View the PDF here
SFPE UK Chapter Awards 2025 – Celebrating Excellence and Innovation in Fire Engineering
By: SFPE UK Chapter
Every year, the SFPE UK Chapter Awards shine a light on the individuals and projects pushing the boundaries of fire engineering practice, research, and professional development. Designed to honour excellence across three categories: Fire Engineering Strategy, Fire Research Project, and ‘Up & Coming’ Fire Engineer. The awards showcase not only technical innovation, but also commitment to community, thought leadership, and the advancement of fire safety knowledge.
The awards underscore a key purpose of the SFPE UK Chapter: to recognise and elevate those who contribute meaningful progress to the fire engineering discipline. Whether through pioneering research, transformative design strategies, or the exceptional promise demonstrated by early-career professionals, the winners embody the values at the heart of the Chapter’s mission. In accordance with the official award criteria, the submissions must demonstrate rigour, clarity of purpose, innovative thinking, and tangible benefit to the wider fire engineering community.

▶ Information provided
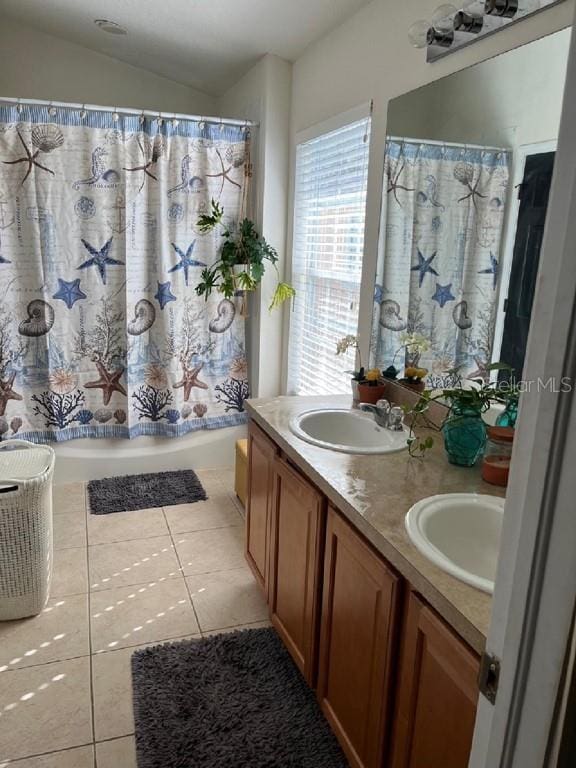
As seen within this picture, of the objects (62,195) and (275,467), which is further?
(62,195)

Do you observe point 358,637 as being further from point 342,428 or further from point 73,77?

▶ What is expected
From the SFPE UK Chapter Awards text, extract word for word the passage that opens with the words containing "The awards underscore" and closes with "fire engineering community.".

▶ Result below
The awards underscore a key purpose of the SFPE UK Chapter: to recognise and elevate those who contribute meaningful progress to the fire engineering discipline. Whether through pioneering research, transformative design strategies, or the exceptional promise demonstrated by early-career professionals, the winners embody the values at the heart of the Chapter’s mission. In accordance with the official award criteria, the submissions must demonstrate rigour, clarity of purpose, innovative thinking, and tangible benefit to the wider fire engineering community.